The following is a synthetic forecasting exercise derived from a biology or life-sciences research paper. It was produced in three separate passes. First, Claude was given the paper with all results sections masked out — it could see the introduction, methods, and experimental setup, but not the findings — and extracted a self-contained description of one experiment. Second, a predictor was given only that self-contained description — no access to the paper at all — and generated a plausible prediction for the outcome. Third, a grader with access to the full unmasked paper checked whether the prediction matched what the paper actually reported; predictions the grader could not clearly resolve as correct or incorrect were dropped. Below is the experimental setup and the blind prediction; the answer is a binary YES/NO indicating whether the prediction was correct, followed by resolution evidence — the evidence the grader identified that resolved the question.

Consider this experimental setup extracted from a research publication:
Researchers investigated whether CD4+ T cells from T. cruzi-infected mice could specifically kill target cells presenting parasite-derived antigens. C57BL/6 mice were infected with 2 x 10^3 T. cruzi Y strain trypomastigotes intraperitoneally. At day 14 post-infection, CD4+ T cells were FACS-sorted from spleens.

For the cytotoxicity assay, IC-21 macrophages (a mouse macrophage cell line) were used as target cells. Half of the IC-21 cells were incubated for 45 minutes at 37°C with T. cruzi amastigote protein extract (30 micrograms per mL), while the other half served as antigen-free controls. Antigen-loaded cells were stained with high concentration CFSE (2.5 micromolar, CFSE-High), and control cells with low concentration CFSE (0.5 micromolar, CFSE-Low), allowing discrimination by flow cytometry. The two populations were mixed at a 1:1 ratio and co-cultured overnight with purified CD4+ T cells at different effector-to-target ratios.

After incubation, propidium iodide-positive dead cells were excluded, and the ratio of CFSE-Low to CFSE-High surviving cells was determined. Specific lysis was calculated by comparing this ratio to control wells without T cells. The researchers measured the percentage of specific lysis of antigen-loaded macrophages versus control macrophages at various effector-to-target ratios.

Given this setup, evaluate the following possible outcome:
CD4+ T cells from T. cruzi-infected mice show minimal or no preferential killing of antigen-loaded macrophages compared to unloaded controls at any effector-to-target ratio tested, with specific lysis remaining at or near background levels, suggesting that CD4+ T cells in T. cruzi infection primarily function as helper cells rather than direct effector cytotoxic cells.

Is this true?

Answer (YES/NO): NO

+-------+

» **Description of the task**: All of the data, from the first line to the last, should be written out exactly.

» **Result of the exercise**:
The following is a synthetic forecasting exercise derived from a biology or life-sciences research paper. It was produced in three separate passes. First, Claude was given the paper with all results sections masked out — it could see the introduction, methods, and experimental setup, but not the findings — and extracted a self-contained description of one experiment. Second, a predictor was given only that self-contained description — no access to the paper at all — and generated a plausible prediction for the outcome. Third, a grader with access to the full unmasked paper checked whether the prediction matched what the paper actually reported; predictions the grader could not clearly resolve as correct or incorrect were dropped. Below is the experimental setup and the blind prediction; the answer is a binary YES/NO indicating whether the prediction was correct, followed by resolution evidence — the evidence the grader identified that resolved the question.

Consider this experimental setup extracted from a research publication:
Researchers investigated whether CD4+ T cells from T. cruzi-infected mice could specifically kill target cells presenting parasite-derived antigens. C57BL/6 mice were infected with 2 x 10^3 T. cruzi Y strain trypomastigotes intraperitoneally. At day 14 post-infection, CD4+ T cells were FACS-sorted from spleens.

For the cytotoxicity assay, IC-21 macrophages (a mouse macrophage cell line) were used as target cells. Half of the IC-21 cells were incubated for 45 minutes at 37°C with T. cruzi amastigote protein extract (30 micrograms per mL), while the other half served as antigen-free controls. Antigen-loaded cells were stained with high concentration CFSE (2.5 micromolar, CFSE-High), and control cells with low concentration CFSE (0.5 micromolar, CFSE-Low), allowing discrimination by flow cytometry. The two populations were mixed at a 1:1 ratio and co-cultured overnight with purified CD4+ T cells at different effector-to-target ratios.

After incubation, propidium iodide-positive dead cells were excluded, and the ratio of CFSE-Low to CFSE-High surviving cells was determined. Specific lysis was calculated by comparing this ratio to control wells without T cells. The researchers measured the percentage of specific lysis of antigen-loaded macrophages versus control macrophages at various effector-to-target ratios.

Given this setup, evaluate the following possible outcome:
CD4+ T cells from T. cruzi-infected mice show minimal or no preferential killing of antigen-loaded macrophages compared to unloaded controls at any effector-to-target ratio tested, with specific lysis remaining at or near background levels, suggesting that CD4+ T cells in T. cruzi infection primarily function as helper cells rather than direct effector cytotoxic cells.

Is this true?

Answer (YES/NO): NO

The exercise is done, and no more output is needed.